Put the lines of the items, starting with the one containing "What is the actual" and ending with the one containing "1313 millimetres", into a JSON list of strings. Include both end lines, give one string per line, skip blank lines, and leave the pictures out.

** Begin **

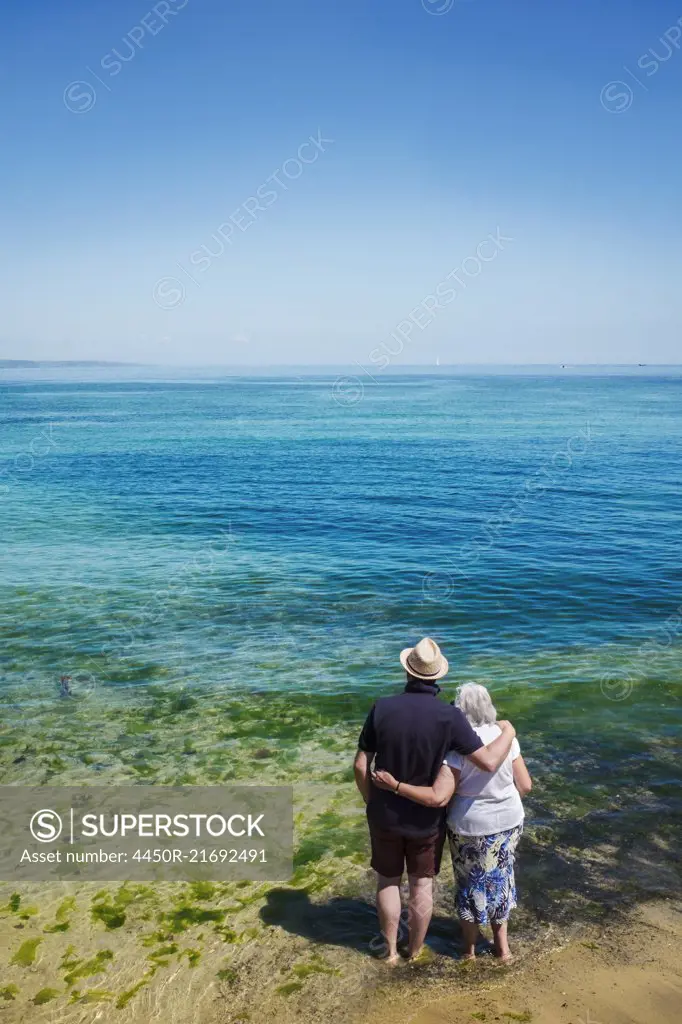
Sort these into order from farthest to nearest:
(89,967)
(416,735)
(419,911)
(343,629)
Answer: (343,629) → (89,967) → (419,911) → (416,735)

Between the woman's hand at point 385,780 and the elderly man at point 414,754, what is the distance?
1.6 inches

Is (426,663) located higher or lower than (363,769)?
higher

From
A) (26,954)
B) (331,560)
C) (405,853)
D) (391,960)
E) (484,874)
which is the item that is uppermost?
(405,853)

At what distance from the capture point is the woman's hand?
20.7 ft

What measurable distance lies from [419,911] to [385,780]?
1603 mm

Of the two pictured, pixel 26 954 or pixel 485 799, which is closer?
pixel 485 799

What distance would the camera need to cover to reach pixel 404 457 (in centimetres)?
5347

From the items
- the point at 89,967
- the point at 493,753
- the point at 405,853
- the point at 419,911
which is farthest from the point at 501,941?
the point at 89,967

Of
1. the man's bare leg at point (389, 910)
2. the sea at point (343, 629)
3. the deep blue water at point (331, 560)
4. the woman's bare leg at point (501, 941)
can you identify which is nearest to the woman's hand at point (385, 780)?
the man's bare leg at point (389, 910)

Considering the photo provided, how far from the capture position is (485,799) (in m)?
6.56

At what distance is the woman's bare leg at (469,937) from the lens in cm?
700

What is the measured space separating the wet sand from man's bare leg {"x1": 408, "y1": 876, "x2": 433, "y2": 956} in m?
0.22

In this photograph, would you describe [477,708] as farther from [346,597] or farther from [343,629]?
[346,597]

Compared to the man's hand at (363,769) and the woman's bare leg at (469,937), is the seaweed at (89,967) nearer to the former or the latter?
the man's hand at (363,769)
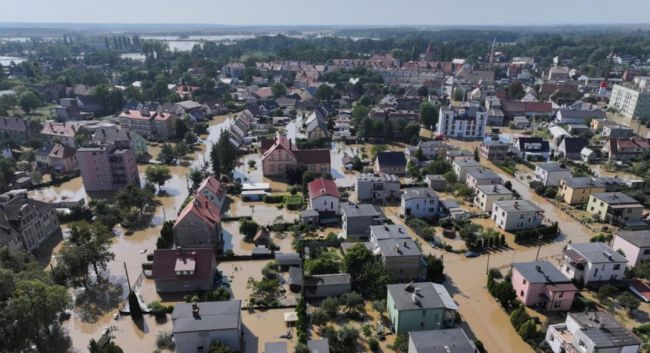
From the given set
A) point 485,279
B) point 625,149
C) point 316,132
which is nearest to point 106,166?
point 316,132

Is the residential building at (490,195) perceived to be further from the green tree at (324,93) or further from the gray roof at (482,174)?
the green tree at (324,93)

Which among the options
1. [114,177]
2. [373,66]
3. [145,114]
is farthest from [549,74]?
[114,177]

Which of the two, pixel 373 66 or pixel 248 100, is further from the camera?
pixel 373 66

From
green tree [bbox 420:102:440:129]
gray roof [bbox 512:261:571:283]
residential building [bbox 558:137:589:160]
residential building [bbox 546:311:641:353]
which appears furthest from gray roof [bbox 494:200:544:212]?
green tree [bbox 420:102:440:129]

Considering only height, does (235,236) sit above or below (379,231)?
below

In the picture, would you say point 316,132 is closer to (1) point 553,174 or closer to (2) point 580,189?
(1) point 553,174

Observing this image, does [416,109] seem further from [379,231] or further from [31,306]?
[31,306]
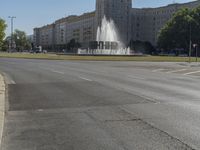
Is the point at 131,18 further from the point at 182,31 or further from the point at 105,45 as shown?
the point at 105,45

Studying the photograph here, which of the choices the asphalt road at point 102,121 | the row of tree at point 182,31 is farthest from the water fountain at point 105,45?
the asphalt road at point 102,121

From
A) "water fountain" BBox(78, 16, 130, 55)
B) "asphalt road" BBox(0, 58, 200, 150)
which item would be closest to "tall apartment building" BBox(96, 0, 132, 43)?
"water fountain" BBox(78, 16, 130, 55)

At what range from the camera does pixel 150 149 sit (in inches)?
286

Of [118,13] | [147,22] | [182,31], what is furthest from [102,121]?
[147,22]

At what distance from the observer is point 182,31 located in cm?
12738

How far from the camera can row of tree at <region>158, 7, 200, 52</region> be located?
125 meters

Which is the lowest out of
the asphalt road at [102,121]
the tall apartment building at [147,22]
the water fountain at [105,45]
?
the asphalt road at [102,121]

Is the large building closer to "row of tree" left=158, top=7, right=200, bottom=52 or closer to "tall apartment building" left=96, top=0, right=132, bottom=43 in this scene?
"tall apartment building" left=96, top=0, right=132, bottom=43

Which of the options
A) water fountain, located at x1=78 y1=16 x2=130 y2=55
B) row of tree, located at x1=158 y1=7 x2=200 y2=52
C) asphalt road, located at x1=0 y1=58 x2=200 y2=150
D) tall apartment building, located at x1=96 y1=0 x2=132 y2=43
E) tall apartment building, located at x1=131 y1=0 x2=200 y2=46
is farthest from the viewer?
tall apartment building, located at x1=131 y1=0 x2=200 y2=46

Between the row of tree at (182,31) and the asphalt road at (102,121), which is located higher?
the row of tree at (182,31)

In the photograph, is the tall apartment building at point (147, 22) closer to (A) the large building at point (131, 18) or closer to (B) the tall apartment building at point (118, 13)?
(A) the large building at point (131, 18)

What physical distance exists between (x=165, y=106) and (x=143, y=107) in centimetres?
70

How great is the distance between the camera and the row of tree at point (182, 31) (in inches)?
4921

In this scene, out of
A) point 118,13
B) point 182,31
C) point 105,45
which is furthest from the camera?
point 118,13
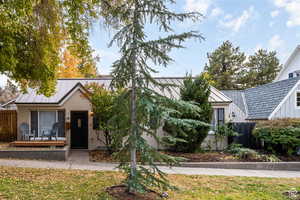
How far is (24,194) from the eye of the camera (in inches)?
207

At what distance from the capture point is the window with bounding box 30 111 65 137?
13283mm

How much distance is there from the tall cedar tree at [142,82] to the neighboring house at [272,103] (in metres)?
11.4

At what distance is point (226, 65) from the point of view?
123 feet

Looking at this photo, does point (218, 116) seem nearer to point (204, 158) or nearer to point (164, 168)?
point (204, 158)

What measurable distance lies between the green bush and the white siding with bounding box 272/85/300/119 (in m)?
3.01

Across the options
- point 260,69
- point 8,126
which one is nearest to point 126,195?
point 8,126

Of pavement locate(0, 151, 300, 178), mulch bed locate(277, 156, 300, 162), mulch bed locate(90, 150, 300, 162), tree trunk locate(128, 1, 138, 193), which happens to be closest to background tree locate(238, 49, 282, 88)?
mulch bed locate(277, 156, 300, 162)

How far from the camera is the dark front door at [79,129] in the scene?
43.9ft

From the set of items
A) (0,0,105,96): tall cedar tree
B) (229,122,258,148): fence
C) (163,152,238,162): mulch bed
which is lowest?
(163,152,238,162): mulch bed

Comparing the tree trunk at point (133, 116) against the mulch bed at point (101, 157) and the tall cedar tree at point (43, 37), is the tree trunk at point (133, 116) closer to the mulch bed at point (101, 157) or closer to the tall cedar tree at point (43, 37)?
the tall cedar tree at point (43, 37)

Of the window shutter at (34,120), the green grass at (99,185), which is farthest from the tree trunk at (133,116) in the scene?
the window shutter at (34,120)

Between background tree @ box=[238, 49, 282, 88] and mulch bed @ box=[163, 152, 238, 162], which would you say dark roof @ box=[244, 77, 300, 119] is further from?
background tree @ box=[238, 49, 282, 88]

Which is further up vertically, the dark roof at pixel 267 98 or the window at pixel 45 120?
the dark roof at pixel 267 98

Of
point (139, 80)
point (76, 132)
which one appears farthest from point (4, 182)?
point (76, 132)
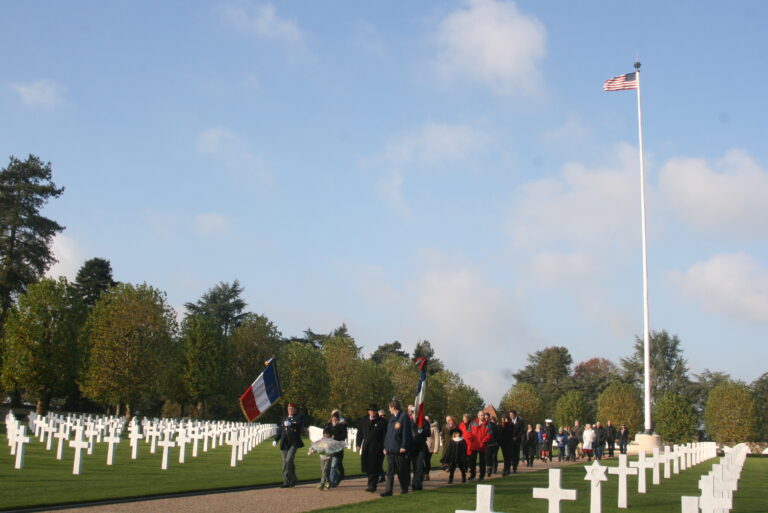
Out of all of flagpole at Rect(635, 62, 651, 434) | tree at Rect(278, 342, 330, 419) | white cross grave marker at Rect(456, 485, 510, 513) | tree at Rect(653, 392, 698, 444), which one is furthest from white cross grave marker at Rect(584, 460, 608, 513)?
tree at Rect(278, 342, 330, 419)

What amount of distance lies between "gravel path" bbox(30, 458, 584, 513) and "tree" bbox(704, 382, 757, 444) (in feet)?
169

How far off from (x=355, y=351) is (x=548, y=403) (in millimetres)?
41251

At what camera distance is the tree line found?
163ft

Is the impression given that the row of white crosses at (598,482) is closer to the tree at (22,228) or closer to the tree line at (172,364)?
the tree line at (172,364)

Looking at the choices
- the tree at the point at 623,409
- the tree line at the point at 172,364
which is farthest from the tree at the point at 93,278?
the tree at the point at 623,409

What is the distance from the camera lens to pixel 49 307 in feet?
166

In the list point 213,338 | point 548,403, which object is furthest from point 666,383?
point 213,338

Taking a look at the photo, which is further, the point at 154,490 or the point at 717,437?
the point at 717,437

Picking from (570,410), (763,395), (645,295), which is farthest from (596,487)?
(763,395)

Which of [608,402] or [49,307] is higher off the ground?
[49,307]

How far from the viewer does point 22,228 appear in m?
60.9

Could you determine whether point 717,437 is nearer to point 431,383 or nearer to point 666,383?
point 431,383

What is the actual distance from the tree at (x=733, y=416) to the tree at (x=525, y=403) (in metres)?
19.7

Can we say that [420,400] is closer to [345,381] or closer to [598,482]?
[598,482]
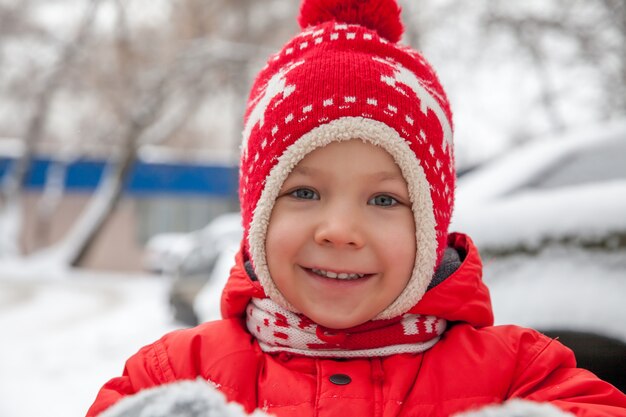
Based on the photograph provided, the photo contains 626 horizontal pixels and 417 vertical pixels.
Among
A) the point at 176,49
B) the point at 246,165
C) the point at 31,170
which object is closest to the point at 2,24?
the point at 176,49

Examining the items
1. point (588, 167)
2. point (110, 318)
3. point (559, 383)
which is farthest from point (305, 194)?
point (110, 318)

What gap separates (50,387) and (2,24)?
11.8 m

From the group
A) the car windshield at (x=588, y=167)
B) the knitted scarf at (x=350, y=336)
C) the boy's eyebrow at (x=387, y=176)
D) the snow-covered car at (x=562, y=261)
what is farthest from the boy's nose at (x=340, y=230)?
the car windshield at (x=588, y=167)

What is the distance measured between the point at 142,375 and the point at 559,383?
3.00 ft

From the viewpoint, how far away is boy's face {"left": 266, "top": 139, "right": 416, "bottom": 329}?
1313 millimetres

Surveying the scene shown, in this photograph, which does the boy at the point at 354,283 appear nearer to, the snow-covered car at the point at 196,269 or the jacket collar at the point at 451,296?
the jacket collar at the point at 451,296

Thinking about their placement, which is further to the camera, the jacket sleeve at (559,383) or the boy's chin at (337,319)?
the boy's chin at (337,319)

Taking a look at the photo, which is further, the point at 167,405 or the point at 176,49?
the point at 176,49

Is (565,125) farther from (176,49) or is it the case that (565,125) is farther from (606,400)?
(606,400)

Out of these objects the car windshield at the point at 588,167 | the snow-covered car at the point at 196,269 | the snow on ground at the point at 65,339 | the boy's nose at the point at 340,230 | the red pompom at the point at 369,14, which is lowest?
the snow on ground at the point at 65,339

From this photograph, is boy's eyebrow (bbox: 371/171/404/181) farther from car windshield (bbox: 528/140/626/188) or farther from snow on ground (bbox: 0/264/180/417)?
snow on ground (bbox: 0/264/180/417)

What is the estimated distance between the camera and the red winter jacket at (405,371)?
1310 mm

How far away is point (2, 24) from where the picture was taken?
12773 mm

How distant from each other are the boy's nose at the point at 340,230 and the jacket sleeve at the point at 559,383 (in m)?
0.46
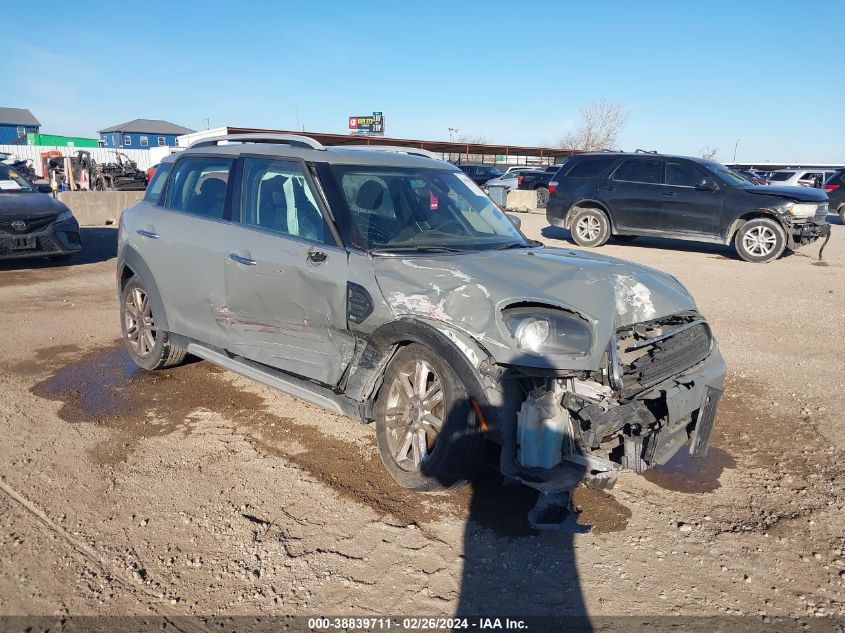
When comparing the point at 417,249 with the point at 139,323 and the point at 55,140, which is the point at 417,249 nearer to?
the point at 139,323

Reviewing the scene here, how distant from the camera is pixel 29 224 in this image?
10312 mm

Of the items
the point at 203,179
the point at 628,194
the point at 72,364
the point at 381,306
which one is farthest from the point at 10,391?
the point at 628,194

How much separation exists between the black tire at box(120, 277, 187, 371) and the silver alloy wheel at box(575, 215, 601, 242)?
398 inches

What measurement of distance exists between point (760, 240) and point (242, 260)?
10.8 meters

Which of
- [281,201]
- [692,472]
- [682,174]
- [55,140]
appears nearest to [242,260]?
[281,201]

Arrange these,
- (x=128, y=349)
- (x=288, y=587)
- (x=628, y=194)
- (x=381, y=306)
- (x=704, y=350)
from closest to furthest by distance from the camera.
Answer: (x=288, y=587), (x=381, y=306), (x=704, y=350), (x=128, y=349), (x=628, y=194)

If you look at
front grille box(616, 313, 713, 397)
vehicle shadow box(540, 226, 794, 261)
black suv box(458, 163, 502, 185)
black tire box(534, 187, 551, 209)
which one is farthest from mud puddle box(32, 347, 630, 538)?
black suv box(458, 163, 502, 185)

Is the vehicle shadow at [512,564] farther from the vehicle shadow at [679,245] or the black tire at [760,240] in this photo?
the vehicle shadow at [679,245]

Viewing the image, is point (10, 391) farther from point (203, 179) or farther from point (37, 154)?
point (37, 154)

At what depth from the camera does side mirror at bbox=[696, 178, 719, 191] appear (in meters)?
12.4

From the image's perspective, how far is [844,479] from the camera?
4.02 meters

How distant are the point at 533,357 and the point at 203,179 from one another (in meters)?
3.16

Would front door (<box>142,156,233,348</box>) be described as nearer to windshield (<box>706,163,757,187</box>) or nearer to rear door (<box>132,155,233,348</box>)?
rear door (<box>132,155,233,348</box>)

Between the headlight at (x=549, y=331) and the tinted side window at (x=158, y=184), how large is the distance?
354 centimetres
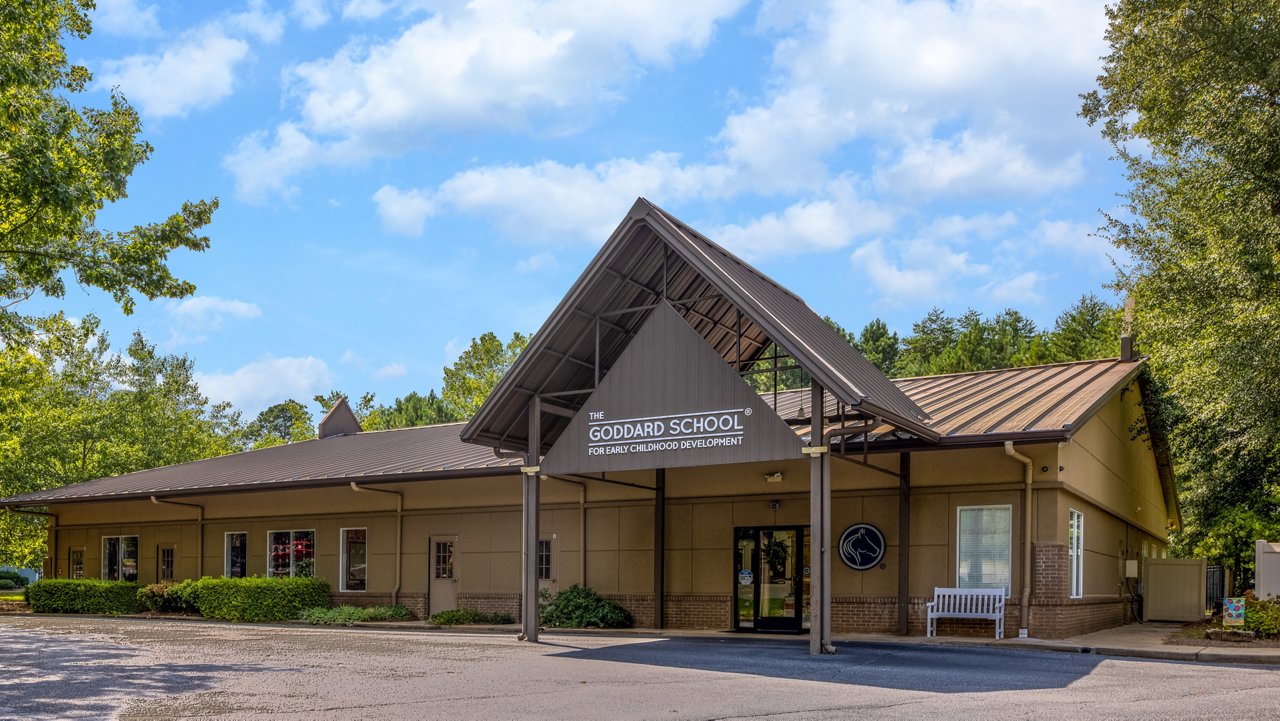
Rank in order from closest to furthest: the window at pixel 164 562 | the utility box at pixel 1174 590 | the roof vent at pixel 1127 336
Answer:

** End **

§ Expected answer:
[
  "What is the actual distance from the tree at (x=733, y=416) to the tree at (x=525, y=403) (in metres)?",
  "19.7",
  "Can we say that [420,400] is closer to [345,381] or closer to [598,482]?",
  "[598,482]",
  "Based on the photograph provided, the photo contains 626 horizontal pixels and 417 vertical pixels.",
  "Among",
  "A) the point at 176,49",
  "B) the point at 246,165",
  "C) the point at 31,170",
  "which object is closest to the point at 2,24?",
  "the point at 176,49",
  "Examining the items",
  "1. point (588, 167)",
  "2. point (110, 318)",
  "3. point (559, 383)",
  "which is farthest from point (305, 194)?",
  "point (110, 318)",
  "What gap separates (50,387) and (2,24)?",
  "11.8 m",
  "From the group",
  "A) the car windshield at (x=588, y=167)",
  "B) the knitted scarf at (x=350, y=336)",
  "C) the boy's eyebrow at (x=387, y=176)",
  "D) the snow-covered car at (x=562, y=261)",
  "what is farthest from the boy's nose at (x=340, y=230)?",
  "the car windshield at (x=588, y=167)",
  "What is the distance measured between the point at 142,375 and the point at 559,383?",
  "3.00 ft",
  "From the viewpoint, how far away is boy's face {\"left\": 266, \"top\": 139, \"right\": 416, \"bottom\": 329}?",
  "1313 millimetres"
]